▶ PROBLEM TO SOLVE: Begin at the line that has "What is the" and stop after the line that has "1047 millimetres". Turn only those lines into a numbered list, leaving out any blank lines.

[start of LISTING]

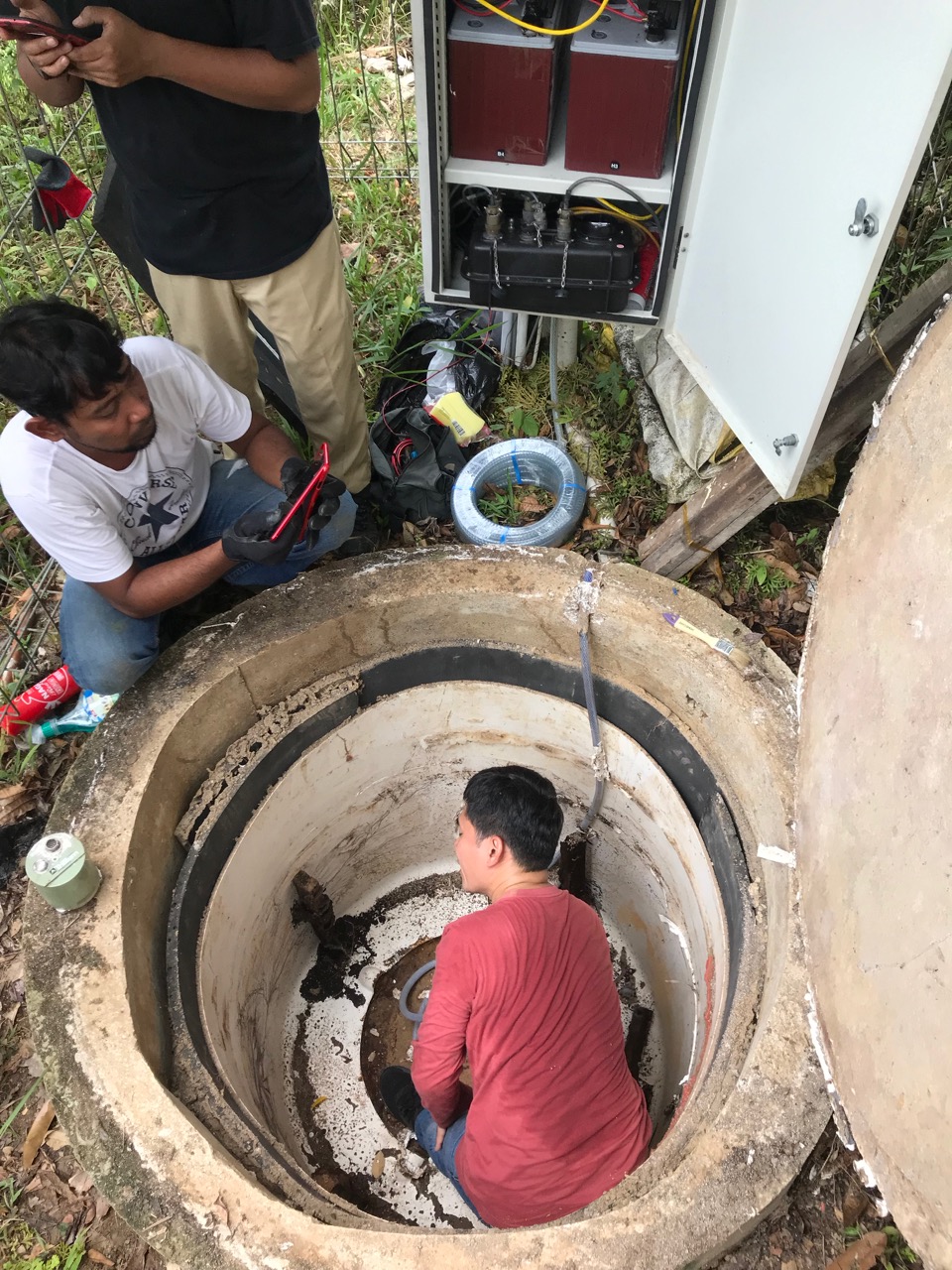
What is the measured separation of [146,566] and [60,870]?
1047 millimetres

[end of LISTING]
[start of LISTING]

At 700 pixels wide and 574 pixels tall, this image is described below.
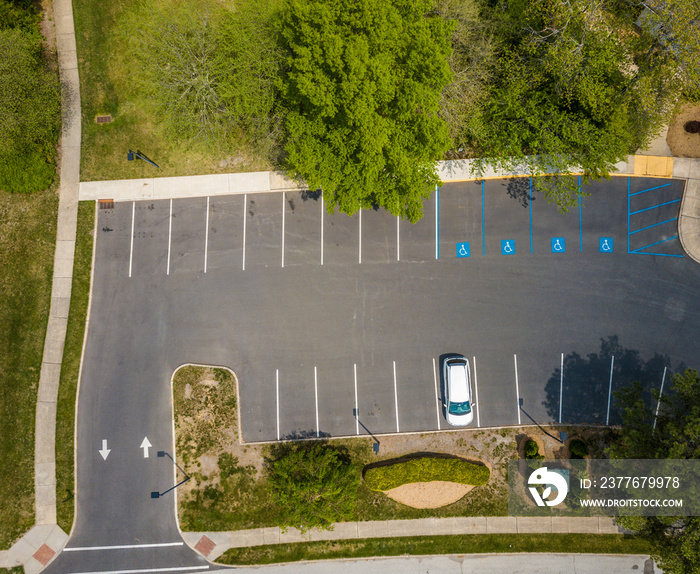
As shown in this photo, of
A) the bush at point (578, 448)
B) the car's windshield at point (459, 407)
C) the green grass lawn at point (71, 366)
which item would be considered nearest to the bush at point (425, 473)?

[end of LISTING]
[start of LISTING]

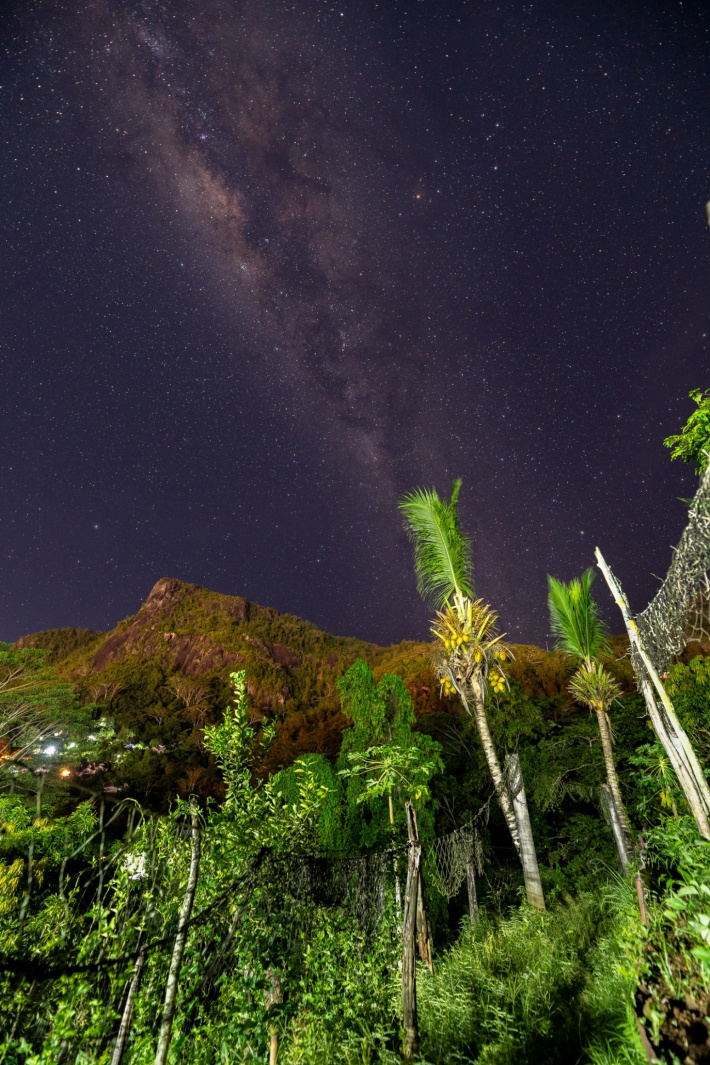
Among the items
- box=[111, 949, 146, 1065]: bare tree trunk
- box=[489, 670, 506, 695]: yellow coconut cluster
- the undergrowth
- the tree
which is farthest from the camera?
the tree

[end of LISTING]

▶ RESPONSE TO THE TASK:
1. What is the measured separation of [146,566] and [60,870]?
2. 1047 millimetres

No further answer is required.